Introduction Globally, there are an estimated 370 million Indigenous people across 90 countries. Indigenous people experience worse health compared with non-Indigenous people, including higher rates of avoidable visual impairment. Countries such as Australia and Canada have service delivery models aimed at improving access to eye care for Indigenous people. We will conduct a scoping review to identify and summarise these service delivery models to improve access to eye care for Indigenous people in high-income countries.

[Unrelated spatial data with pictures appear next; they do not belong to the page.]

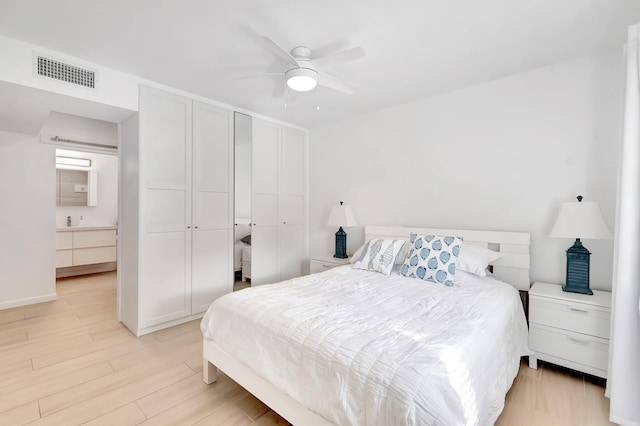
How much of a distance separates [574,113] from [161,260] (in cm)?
400

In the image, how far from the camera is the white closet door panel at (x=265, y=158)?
3.79 m

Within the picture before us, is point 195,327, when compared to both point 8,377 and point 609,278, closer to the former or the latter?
point 8,377

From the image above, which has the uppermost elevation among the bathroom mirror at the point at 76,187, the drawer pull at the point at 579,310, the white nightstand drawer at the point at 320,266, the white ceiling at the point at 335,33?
the white ceiling at the point at 335,33

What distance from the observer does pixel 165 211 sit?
2969 millimetres

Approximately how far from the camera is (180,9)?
1.82 meters

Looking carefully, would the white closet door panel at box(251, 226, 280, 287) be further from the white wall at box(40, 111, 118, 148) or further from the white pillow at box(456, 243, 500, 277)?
the white wall at box(40, 111, 118, 148)

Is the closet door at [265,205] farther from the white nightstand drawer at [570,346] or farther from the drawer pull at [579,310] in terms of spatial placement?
the drawer pull at [579,310]

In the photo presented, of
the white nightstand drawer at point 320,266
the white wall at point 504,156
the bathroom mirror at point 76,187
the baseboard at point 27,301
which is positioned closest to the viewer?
the white wall at point 504,156

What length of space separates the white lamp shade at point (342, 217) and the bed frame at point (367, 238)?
226mm

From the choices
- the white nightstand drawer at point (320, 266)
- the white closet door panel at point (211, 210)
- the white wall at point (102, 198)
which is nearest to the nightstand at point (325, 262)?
the white nightstand drawer at point (320, 266)

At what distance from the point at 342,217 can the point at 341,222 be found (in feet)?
0.22

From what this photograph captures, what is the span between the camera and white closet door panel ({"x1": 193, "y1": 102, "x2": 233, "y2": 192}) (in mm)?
3188

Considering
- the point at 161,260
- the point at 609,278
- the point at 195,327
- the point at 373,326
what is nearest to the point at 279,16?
the point at 373,326

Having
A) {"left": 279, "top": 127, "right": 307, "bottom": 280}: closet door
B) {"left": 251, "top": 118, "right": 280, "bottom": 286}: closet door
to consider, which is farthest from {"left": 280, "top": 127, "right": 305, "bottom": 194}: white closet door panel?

Methods and analysis An information specialist will conduct searches on MEDLINE, Embase and Global Health. All databases will be searched from their inception date with no language limits used. We will search the grey literature via websites of relevant government and service provider agencies. Field experts will be contacted to identify additional articles, and reference lists of relevant articles will be searched. All quantitative and qualitative study designs will be eligible if they describe a model of eye care service delivery aimed at Indigenous populations. Two reviewers will independently screen titles, abstracts and full-text articles; and complete data extraction. For each service delivery model, we will extract data on the context, inputs, outputs, Indigenous engagement and enabling health system functions. Where models were evaluated, we will extract details. We will summarise findings using descriptive statistics and thematic analysis.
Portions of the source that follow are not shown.